Régis Hautière & Damien Cuvillier, La Guerre des Lulus – 1916 : “La Perspective Luigi”, t.1

Les orphe­lins à Ber­lin…

En 1914, Lud­wig, Lucas, Luigi et Lucien, sont oubliés lors de l’évacuation de l’orphelinat de Valen­court. Ils vivent alors de façon auto­nome dans la forêt proche avec Luce, une réfu­giée belge sépa­rée de ses parents. Ils forment la bande des Lulus.
Après cinq albums cou­vrant les années 1914 à 1918, vient le moment d’approfondir cer­taines cir­cons­tances juste évo­quées dans le fil du récit ini­tial et de la Grande Histoire.

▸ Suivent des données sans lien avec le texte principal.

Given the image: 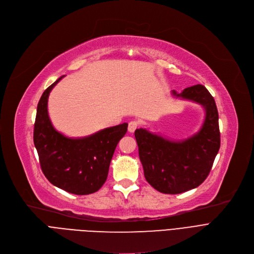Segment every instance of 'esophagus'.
<instances>
[{
  "label": "esophagus",
  "mask_w": 254,
  "mask_h": 254,
  "mask_svg": "<svg viewBox=\"0 0 254 254\" xmlns=\"http://www.w3.org/2000/svg\"><path fill=\"white\" fill-rule=\"evenodd\" d=\"M139 127V123L136 122V120H132V122H130L128 124V131L129 132H134L136 130V128Z\"/></svg>",
  "instance_id": "1"
}]
</instances>
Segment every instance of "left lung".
Returning <instances> with one entry per match:
<instances>
[{
  "label": "left lung",
  "instance_id": "obj_1",
  "mask_svg": "<svg viewBox=\"0 0 254 254\" xmlns=\"http://www.w3.org/2000/svg\"><path fill=\"white\" fill-rule=\"evenodd\" d=\"M172 95L204 107L201 129L183 141H171L146 128L136 129L135 137L145 179L159 192L177 194L197 188L208 177L220 147V132L215 101L204 85L181 93L173 90Z\"/></svg>",
  "mask_w": 254,
  "mask_h": 254
}]
</instances>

En octobre 1936, à Amiens, un his­to­rien ren­contre Luigi. Il recueille des témoi­gnages de Fran­çais ayant séjourné en Alle­magne pen­dant la Grande Guerre. Or, les Lulus, en 1916, vou­lant rejoindre la Suisse, se sont trom­pés de train et sont arri­vés à Ber­lin. Au ter­mi­nus du train, voya­geurs clan­des­tins, ils se fau­filent pour échap­per à un agent de la com­pa­gnie fer­ro­viaire et se fondent dans la foule devant la gare. Un musi­cien chante. Le petit singe qui l’accompagne attire l’attention d’un Lulu.
En s’arrêtant, il heurte un jeune pick­po­cket qui vient de déro­ber une montre à un spec­ta­teur. Celui-ci s’aperçoit vite du lar­cin et hurle : “Au voleur !”. Sur­gissent deux poli­ciers. Les Lulus n’ont pas d’autre choix que de suivre le jeune détrous­seur qui, de toute façon, connaît mieux la ville qu’eux. S’ensuit une course pour­suite éche­ve­lée jusqu’à…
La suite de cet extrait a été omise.